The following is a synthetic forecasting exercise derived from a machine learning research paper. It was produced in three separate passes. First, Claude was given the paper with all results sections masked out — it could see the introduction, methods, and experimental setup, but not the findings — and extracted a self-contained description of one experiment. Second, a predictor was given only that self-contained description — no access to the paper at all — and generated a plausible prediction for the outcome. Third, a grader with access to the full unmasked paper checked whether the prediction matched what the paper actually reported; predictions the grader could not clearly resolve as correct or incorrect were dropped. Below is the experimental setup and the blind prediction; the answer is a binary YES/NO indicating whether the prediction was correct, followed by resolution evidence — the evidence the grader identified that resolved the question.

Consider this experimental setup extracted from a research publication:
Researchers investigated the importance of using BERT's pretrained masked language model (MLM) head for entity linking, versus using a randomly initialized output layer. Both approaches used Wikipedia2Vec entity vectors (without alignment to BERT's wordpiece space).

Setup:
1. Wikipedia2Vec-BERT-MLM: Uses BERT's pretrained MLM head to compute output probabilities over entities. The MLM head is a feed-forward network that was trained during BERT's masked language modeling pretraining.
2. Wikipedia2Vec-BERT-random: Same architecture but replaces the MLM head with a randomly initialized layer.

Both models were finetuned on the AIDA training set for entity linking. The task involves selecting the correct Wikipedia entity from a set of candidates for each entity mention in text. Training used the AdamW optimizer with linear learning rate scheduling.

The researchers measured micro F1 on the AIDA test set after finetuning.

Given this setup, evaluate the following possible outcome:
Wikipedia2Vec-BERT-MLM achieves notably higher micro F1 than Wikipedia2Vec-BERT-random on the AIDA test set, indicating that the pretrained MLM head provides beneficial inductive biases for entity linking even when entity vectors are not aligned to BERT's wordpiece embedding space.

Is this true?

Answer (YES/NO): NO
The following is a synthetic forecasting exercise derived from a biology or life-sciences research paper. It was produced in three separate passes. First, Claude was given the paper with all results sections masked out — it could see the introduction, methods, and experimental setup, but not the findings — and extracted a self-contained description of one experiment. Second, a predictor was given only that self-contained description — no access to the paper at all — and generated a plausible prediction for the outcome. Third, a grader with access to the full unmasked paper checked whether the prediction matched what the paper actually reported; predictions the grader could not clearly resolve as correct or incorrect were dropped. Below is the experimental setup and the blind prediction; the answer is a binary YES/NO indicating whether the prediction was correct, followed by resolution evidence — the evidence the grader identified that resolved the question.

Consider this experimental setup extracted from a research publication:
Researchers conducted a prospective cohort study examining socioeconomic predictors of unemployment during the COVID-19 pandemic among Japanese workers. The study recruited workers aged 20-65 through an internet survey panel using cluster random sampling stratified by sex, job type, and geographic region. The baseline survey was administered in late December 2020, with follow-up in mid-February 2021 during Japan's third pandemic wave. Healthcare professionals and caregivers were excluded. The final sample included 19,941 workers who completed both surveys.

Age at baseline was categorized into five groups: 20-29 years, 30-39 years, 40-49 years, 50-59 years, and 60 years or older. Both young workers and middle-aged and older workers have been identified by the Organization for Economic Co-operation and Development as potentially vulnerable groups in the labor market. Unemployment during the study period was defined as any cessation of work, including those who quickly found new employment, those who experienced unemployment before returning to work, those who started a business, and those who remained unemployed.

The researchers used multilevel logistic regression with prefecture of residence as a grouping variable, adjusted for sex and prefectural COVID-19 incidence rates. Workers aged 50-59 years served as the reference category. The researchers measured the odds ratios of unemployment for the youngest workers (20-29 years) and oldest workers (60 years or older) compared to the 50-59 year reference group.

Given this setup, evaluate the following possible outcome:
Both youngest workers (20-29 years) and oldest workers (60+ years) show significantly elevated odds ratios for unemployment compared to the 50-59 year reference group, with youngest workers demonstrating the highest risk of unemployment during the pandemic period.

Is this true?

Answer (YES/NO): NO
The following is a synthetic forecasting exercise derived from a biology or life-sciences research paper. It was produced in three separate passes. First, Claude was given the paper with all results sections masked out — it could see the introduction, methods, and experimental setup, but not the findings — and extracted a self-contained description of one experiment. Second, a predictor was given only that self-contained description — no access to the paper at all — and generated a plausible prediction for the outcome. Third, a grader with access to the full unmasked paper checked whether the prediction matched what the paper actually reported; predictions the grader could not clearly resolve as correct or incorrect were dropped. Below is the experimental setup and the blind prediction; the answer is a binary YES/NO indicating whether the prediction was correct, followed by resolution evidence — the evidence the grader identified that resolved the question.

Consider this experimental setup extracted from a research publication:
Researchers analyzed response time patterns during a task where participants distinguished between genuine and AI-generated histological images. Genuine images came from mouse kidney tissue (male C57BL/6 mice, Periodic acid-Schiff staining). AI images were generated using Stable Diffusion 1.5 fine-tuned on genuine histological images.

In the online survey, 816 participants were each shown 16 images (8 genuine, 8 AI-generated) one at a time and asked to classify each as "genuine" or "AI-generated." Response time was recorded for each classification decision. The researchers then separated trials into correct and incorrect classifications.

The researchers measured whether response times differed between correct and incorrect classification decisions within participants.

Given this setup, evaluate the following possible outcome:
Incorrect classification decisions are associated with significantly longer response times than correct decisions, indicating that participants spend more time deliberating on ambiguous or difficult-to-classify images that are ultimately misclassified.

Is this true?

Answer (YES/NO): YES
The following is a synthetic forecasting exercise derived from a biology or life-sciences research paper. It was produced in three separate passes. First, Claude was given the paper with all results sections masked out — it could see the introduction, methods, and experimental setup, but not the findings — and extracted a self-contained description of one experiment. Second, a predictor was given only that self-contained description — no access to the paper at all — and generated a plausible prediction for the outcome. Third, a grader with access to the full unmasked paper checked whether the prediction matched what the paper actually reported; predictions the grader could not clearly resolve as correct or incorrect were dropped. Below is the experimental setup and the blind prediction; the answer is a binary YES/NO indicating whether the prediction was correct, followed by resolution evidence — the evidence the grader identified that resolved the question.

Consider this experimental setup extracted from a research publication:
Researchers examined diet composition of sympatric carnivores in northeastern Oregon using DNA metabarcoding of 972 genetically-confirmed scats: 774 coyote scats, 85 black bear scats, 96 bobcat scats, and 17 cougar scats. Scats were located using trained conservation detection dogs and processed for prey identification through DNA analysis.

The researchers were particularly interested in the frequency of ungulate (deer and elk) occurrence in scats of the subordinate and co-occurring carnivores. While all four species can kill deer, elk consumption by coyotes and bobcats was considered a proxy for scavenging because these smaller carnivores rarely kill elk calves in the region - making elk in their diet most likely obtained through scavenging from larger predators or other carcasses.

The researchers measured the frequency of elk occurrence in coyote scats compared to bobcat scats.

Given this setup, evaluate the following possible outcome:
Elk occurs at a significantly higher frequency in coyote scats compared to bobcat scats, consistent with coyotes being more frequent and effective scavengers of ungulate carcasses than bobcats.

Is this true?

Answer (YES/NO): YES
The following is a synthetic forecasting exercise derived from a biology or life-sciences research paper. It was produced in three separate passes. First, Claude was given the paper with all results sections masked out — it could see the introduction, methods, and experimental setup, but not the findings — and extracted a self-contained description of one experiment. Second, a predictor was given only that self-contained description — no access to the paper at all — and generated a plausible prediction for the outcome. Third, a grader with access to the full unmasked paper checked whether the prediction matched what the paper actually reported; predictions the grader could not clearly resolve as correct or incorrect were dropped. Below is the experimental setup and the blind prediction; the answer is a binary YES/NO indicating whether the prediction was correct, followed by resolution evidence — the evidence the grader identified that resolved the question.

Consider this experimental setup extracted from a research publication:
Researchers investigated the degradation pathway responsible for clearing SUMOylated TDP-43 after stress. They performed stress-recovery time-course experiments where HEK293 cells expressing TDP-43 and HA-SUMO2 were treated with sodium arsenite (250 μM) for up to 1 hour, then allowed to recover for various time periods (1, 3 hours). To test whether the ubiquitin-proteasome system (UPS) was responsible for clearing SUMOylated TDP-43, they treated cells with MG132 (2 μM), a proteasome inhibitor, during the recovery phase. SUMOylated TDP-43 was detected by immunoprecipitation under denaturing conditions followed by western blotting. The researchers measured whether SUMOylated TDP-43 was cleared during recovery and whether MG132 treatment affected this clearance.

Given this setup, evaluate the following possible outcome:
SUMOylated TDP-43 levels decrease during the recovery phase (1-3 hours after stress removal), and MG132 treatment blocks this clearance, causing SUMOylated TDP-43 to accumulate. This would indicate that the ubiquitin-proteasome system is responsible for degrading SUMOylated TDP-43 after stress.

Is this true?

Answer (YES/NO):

# # #

### What you need to do
In the listing above, find each line containing "ratios" and copy it.

### Solution to this exercise
The researchers used multilevel logistic regression with prefecture of residence as a grouping variable, adjusted for sex and prefectural COVID-19 incidence rates. Workers aged 50-59 years served as the reference category. The researchers measured the odds ratios of unemployment for the youngest workers (20-29 years) and oldest workers (60 years or older) compared to the 50-59 year reference group.
Both youngest workers (20-29 years) and oldest workers (60+ years) show significantly elevated odds ratios for unemployment compared to the 50-59 year reference group, with youngest workers demonstrating the highest risk of unemployment during the pandemic period.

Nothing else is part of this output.